» TEXT:
Perhaps this has already been answered somewhere, but I am not seeing a satisfactory explanation. I want to understand how one calculates FPKM (fragments per kilobase of exon per million fragments mapped) in RNA-seq data. Everywhere I look, I see people saying that it is the number of reads aligned per kilobases of the transcript per million mappable read from the total dataset, and that the difference between RPKM and FPKM is that one fragment is a pair of reads for paired end data. If I have any aspect of that wrong, please inform me.
If the above is right, then how is it that Cufflinks is able to find transcripts that are as low as 10^-12 FPKM? How is that possible?
So I have tried to do a back of the envelope calculation on a gene that has a very low FPKM as reported by Cufflinks. This gene's total combined exons are ~3 kb. It has ~2000 reads aligned by Tophat and the dataset has ~24 million reads in total. If I am understanding how to calculate it, it seems like the gene's FPKM should be 28 or at least somewhere near that order of magnitude. Instead the Cufflinks output says that is has a FPKM of 2.9531e-12. What am I missing here/doing wrong? How can any transcript have such a low FPKM/RPKM? If the dataset size is in the range of 10-100 million reads, then to get a number like 10^-12, with even just 1 read/fragment you would need a transcript that is larger than the size of the human genome?

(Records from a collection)
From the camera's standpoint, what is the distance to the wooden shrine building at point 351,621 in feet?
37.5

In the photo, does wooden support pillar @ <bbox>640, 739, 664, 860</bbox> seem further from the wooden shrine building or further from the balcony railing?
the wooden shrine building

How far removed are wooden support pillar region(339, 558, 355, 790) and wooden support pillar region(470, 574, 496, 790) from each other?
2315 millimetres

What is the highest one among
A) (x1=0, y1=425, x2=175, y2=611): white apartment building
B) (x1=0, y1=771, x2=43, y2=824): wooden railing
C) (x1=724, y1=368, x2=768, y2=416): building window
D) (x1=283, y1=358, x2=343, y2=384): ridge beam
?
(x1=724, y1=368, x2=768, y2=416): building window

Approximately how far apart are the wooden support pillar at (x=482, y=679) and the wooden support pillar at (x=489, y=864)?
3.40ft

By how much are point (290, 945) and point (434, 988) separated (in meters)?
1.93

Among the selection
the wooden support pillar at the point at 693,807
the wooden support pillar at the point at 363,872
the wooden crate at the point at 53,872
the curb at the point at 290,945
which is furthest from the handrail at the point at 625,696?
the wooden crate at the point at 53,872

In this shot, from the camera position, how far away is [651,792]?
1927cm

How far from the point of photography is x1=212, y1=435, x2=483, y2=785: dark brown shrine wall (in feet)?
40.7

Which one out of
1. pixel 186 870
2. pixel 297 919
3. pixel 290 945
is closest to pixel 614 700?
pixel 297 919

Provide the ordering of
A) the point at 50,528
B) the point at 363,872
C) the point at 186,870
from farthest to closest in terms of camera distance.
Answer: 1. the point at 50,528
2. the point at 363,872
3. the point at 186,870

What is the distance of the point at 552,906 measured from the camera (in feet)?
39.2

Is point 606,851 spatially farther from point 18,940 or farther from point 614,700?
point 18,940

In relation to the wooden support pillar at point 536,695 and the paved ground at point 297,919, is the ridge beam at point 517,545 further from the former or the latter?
--
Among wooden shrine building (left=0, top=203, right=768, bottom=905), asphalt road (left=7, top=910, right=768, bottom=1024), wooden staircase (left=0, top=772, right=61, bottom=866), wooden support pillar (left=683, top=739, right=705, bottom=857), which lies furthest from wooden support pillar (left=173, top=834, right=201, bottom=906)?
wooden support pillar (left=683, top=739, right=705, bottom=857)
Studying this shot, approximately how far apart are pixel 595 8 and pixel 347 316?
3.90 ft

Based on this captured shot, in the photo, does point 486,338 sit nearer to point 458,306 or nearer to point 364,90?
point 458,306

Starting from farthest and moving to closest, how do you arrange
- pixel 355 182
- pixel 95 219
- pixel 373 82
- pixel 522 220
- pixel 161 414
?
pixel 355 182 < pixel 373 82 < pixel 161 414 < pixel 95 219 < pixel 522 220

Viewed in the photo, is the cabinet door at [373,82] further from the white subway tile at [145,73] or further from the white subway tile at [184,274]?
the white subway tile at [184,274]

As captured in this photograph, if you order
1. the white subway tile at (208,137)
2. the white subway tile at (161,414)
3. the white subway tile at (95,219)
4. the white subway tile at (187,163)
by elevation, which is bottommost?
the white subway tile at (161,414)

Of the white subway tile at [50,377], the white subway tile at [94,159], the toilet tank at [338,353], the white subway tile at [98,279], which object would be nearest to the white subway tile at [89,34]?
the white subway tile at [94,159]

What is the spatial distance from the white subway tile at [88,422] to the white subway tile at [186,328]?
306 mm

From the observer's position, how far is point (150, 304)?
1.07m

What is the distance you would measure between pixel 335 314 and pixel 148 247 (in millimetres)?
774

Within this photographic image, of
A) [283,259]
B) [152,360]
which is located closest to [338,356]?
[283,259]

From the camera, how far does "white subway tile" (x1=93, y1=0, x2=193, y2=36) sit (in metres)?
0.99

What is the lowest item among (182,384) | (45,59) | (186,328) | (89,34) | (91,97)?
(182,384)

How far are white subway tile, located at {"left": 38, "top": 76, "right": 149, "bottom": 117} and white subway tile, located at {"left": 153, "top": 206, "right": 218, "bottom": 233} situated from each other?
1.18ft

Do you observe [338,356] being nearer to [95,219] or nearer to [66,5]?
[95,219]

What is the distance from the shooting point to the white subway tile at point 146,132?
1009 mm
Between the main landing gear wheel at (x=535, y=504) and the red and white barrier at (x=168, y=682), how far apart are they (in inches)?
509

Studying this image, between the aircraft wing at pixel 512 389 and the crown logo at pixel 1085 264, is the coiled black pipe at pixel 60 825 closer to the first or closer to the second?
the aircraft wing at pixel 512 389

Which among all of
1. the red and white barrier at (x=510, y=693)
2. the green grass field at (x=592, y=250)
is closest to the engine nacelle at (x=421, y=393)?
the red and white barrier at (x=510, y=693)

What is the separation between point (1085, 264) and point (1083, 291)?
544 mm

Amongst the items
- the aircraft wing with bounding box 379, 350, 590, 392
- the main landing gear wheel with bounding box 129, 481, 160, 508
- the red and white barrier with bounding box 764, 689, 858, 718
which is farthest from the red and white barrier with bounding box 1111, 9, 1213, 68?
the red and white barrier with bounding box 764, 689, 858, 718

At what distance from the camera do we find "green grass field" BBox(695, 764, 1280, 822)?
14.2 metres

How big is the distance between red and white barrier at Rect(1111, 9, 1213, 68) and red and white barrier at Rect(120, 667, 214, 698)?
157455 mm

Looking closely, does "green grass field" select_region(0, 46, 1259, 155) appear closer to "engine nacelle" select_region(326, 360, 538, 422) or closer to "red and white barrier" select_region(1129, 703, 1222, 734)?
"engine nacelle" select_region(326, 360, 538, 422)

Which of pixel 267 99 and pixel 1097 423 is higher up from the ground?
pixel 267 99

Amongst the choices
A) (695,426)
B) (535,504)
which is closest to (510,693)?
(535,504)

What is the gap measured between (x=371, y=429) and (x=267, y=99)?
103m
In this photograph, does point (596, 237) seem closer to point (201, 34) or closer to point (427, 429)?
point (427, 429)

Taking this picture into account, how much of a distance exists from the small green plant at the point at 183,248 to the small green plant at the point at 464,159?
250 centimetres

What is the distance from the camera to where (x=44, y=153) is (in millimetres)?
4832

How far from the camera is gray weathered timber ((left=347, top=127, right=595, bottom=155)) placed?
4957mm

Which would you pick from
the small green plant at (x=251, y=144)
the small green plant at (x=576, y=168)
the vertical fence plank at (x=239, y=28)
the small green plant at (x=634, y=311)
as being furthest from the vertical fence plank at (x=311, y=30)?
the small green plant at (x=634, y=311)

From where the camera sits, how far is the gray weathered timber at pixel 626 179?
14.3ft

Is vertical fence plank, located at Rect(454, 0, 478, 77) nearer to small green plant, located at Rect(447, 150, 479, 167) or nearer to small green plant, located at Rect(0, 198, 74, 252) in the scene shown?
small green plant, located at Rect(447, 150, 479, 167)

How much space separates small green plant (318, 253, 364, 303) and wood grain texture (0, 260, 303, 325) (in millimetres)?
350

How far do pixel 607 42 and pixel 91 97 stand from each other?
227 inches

» PROBLEM REQUIREMENTS: Reproduce the entire post on calculating FPKM, given above, word for word.

» RESULT OF THE EXERCISE:
Perhaps this has already been answered somewhere, but I am not seeing a satisfactory explanation. I want to understand how one calculates FPKM (fragments per kilobase of exon per million fragments mapped) in RNA-seq data. Everywhere I look, I see people saying that it is the number of reads aligned per kilobases of the transcript per million mappable read from the total dataset, and that the difference between RPKM and FPKM is that one fragment is a pair of reads for paired end data. If I have any aspect of that wrong, please inform me.
If the above is right, then how is it that Cufflinks is able to find transcripts that are as low as 10^-12 FPKM? How is that possible?
So I have tried to do a back of the envelope calculation on a gene that has a very low FPKM as reported by Cufflinks. This gene's total combined exons are ~3 kb. It has ~2000 reads aligned by Tophat and the dataset has ~24 million reads in total. If I am understanding how to calculate it, it seems like the gene's FPKM should be 28 or at least somewhere near that order of magnitude. Instead the Cufflinks output says that is has a FPKM of 2.9531e-12. What am I missing here/doing wrong? How can any transcript have such a low FPKM/RPKM? If the dataset size is in the range of 10-100 million reads, then to get a number like 10^-12, with even just 1 read/fragment you would need a transcript that is larger than the size of the human genome?